Wednesday, March 7, 2012

Nikkilude #6: Calmate

Going off the suggestion of my tutor at ISA, I tried to wrap my mind around how I would have to change my mindset and behaviors if I was going to fully accept Argentine culture. In addition to coping with my apparent struggles in living with Argentina, I was coping with my previous realization of the fact that traveling abroad is not the same as living abroad. Thus it is here that I´d also like to point out that humans are obviously beguiled by foreign cultures and have been for centuries, and it´s obvious as to why this is true. But I still think we romanticize the realities of these differences. I´m not saying this in the sense that I thought Argentina would be perfect, when in reality it´s a disaster--because this is completely false. It´s merely that I always prided myself on wanting to experience new cultures, and here I am in a new culture and I´m seeing my own demise--constantly unsure, confused, frustrated, homesick, self-conscious, lonely and exhausted. Obviously I am happy and have reasons to smile every day, but looking at myself under a microscope, I see cells of stress and they´re eating away at me.

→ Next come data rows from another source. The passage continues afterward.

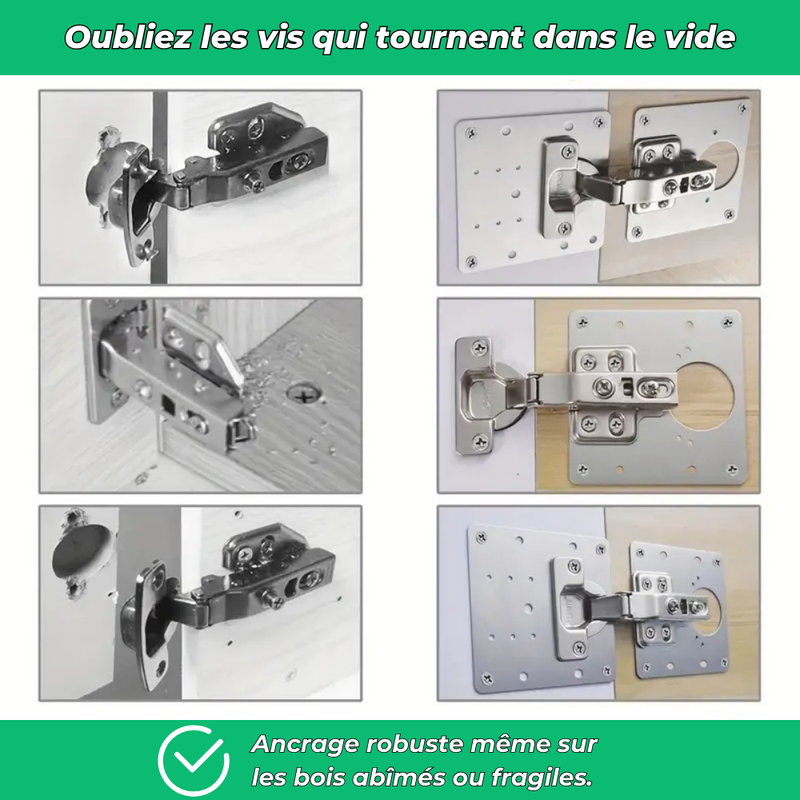 Oubliez les vis qui tournent dans le vide

Ancrage robuste même sur les bois abîmés ou fragiles.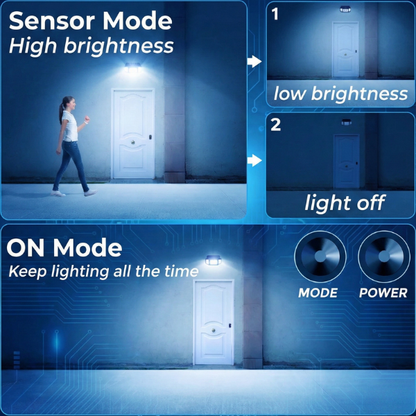 Sensor Mode
High brightness

1
low brightness

2
light off

ON Mode
Keep lighting all the time

MODE
POWER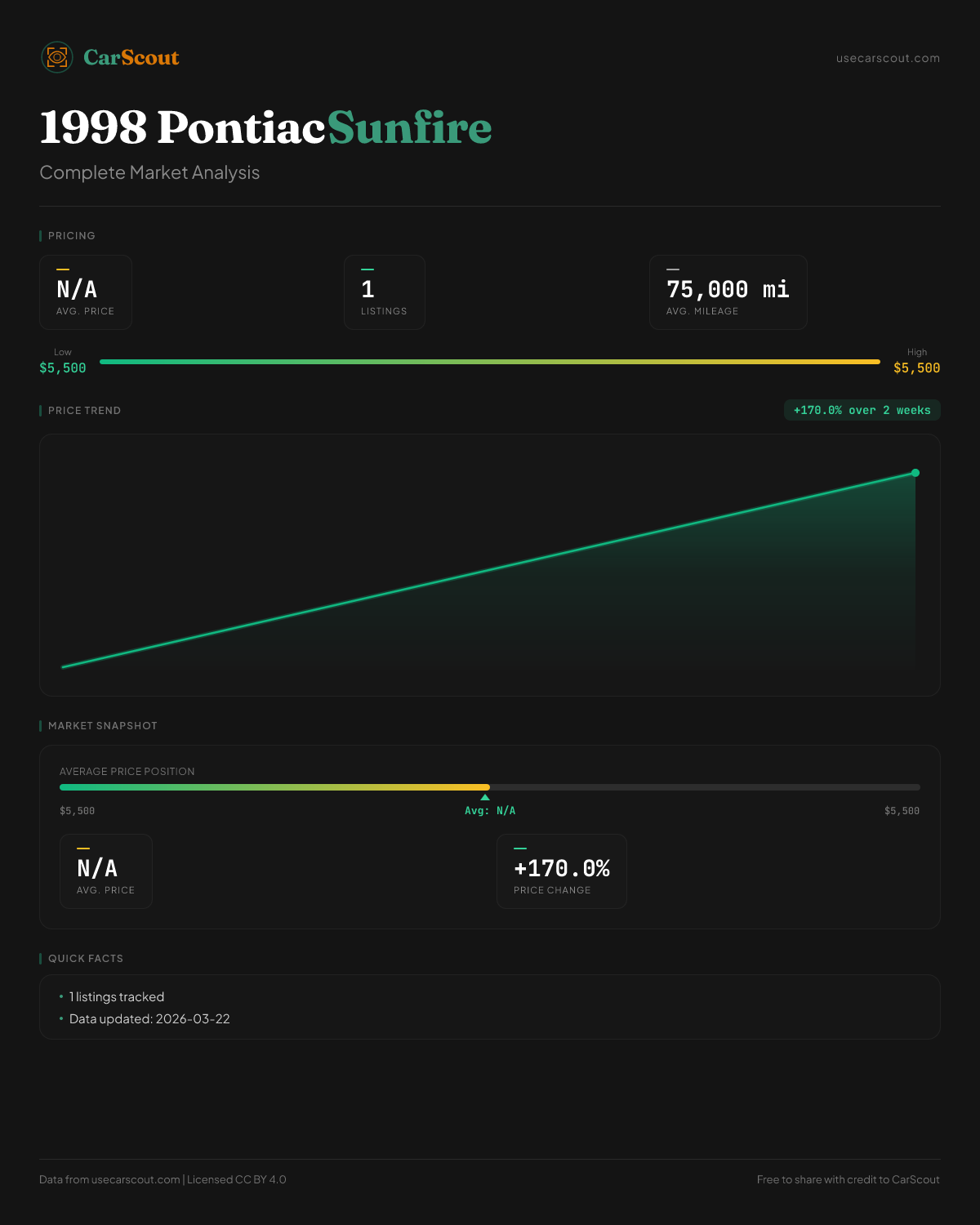 CarScout

usecarscout.com

1998 Pontiac Sunfire

Complete Market Analysis

PRICING

N/A
AVG. PRICE

1
LISTINGS

75,000 mi
AVG. MILEAGE

Low
$5,500

High
$5,500

PRICE TREND

+170.0% over 2 weeks

MARKET SNAPSHOT

AVERAGE PRICE POSITION

$5,500

Avg: N/A

$5,500

N/A
AVG. PRICE

+170.0%
PRICE CHANGE

QUICK FACTS

• 1 listings tracked
• Data updated: 2026-03-22

Data from usecarscout.com | Licensed CC BY 4.0

Free to share with credit to CarScout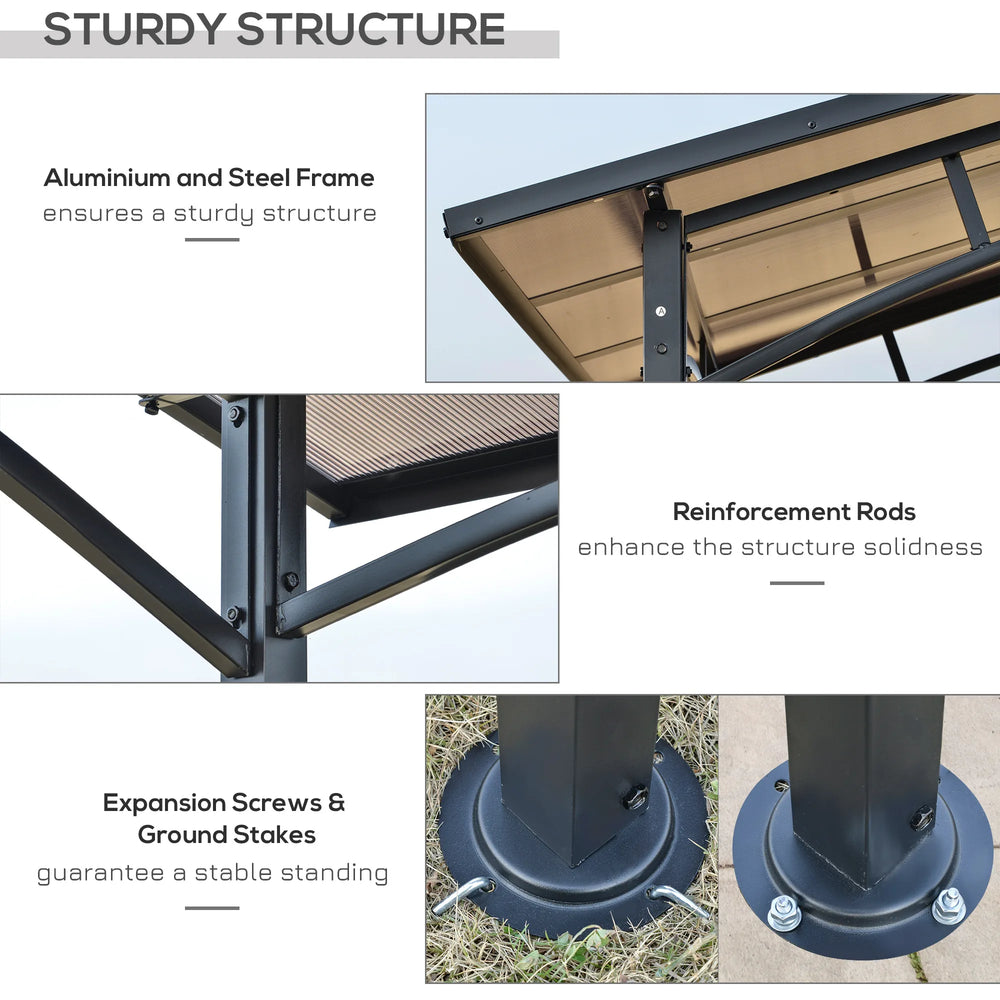 STURDY STRUCTURE

Aluminium and Steel Frame
ensures a sturdy structure

Reinforcement Rods
enhance the structure solidness

Expansion Screws & Ground Stakes
guarantee a stable standing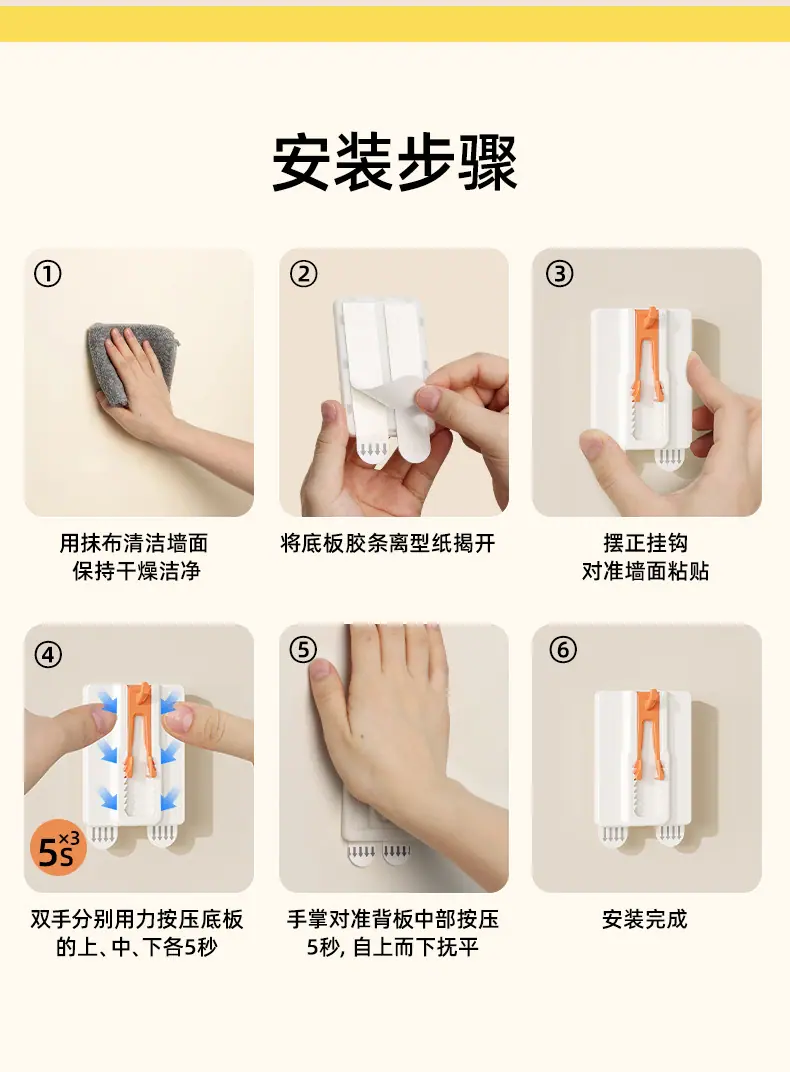 安装步骤

①
用抹布清洁墙面
保持干燥洁净

②
将底板胶条离型纸揭开

③
摆正挂钩
对准墙面粘贴

④
5S ×3
双手分别用力按压底板
的上、中、下各5秒

⑤
手掌对准背板中部按压
5秒, 自上而下抚平

⑥
安装完成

I was still contemplating this at dinner and it was obvious that there was something else on my plate other than rice, some delicious bready/pancake things and salad. Ana asked me what I was thinking about and I told her that I had a serious problem: I don´t know how to relax and that I don´t know how to cope when I´m not perfect. She laughed. Not at me, but because she´d had this problem in the past (and you can still see traces of it in certain things she does, so I understood her laughter). I told her about my struggles with understanding all these forms of subjunctive I´d never seen before (because newsflash Spanish students, it´s not just with emotion, commands with a different subject or in sentences where you´re passing judgment, it´s basically in any statement that´s ambiguous) and how they were manifesting into the realization that I just didn´t have a subjunctive mindset. She told me something along the lines of what my tutor at ISA had told me. I had to open my heart and mind up to the idea that nothing here is perfect, and many things that I wouldn´t have doubt about, there is doubt about, especially in Argentina and Latin America. I can´t be perfect because in the struggle to be perfect, I will miss out on the details that are imperfect. I will fail every day if I try and plan it moment by moment, because in Argentina, things don´t happen perfectly on time, they happen when they think they should or when they feel like it, and the Argentines have to be versatile. She told me about a phrase they have that essentially suggests one has to bend like a malleable wire in order to live the best life, because to be inflexible or unable to do so means you will face even more failure than the already high level of failure and disfunction here. Makes sense. Obviously, I have to think about the future in general terms and make plans (like my trip for Mendoza!) but other than that, you have to live in the moment occurring right now and live in it consciously. She kept telling me to just relax and calm down and sometimes I get more hysterical when people tell me to do this, but it was some of the best advice I´ve ever gotten because I was willing to trust an Argentine with perfectionist tendencies on how to deal with trying to be perfect in Argentina.

Maybe I´m making myself sound like a crazy headcase, but I think we always forget that when we study abroad we´re not transposing our lives onto a new country, but rather, this new country is transposing itself upon us and our behaviors, attitudes, mindsets and daily activities. I can´t be the Nikki that I am in the US here. And if I try to be this person, I´m probably going to spontaneously combust. Literally. That´s how much electric thought fury reverberates in my mind at all times, every day. This is not to say that I have to change myself completely, it´s mostly that I have to bend myself into new curves and angles to fit those of Argentina.

And more importantly, I have to stop trying to make sure that those curves put me at a size 0 and that the angles aren´t all a perfect 90º.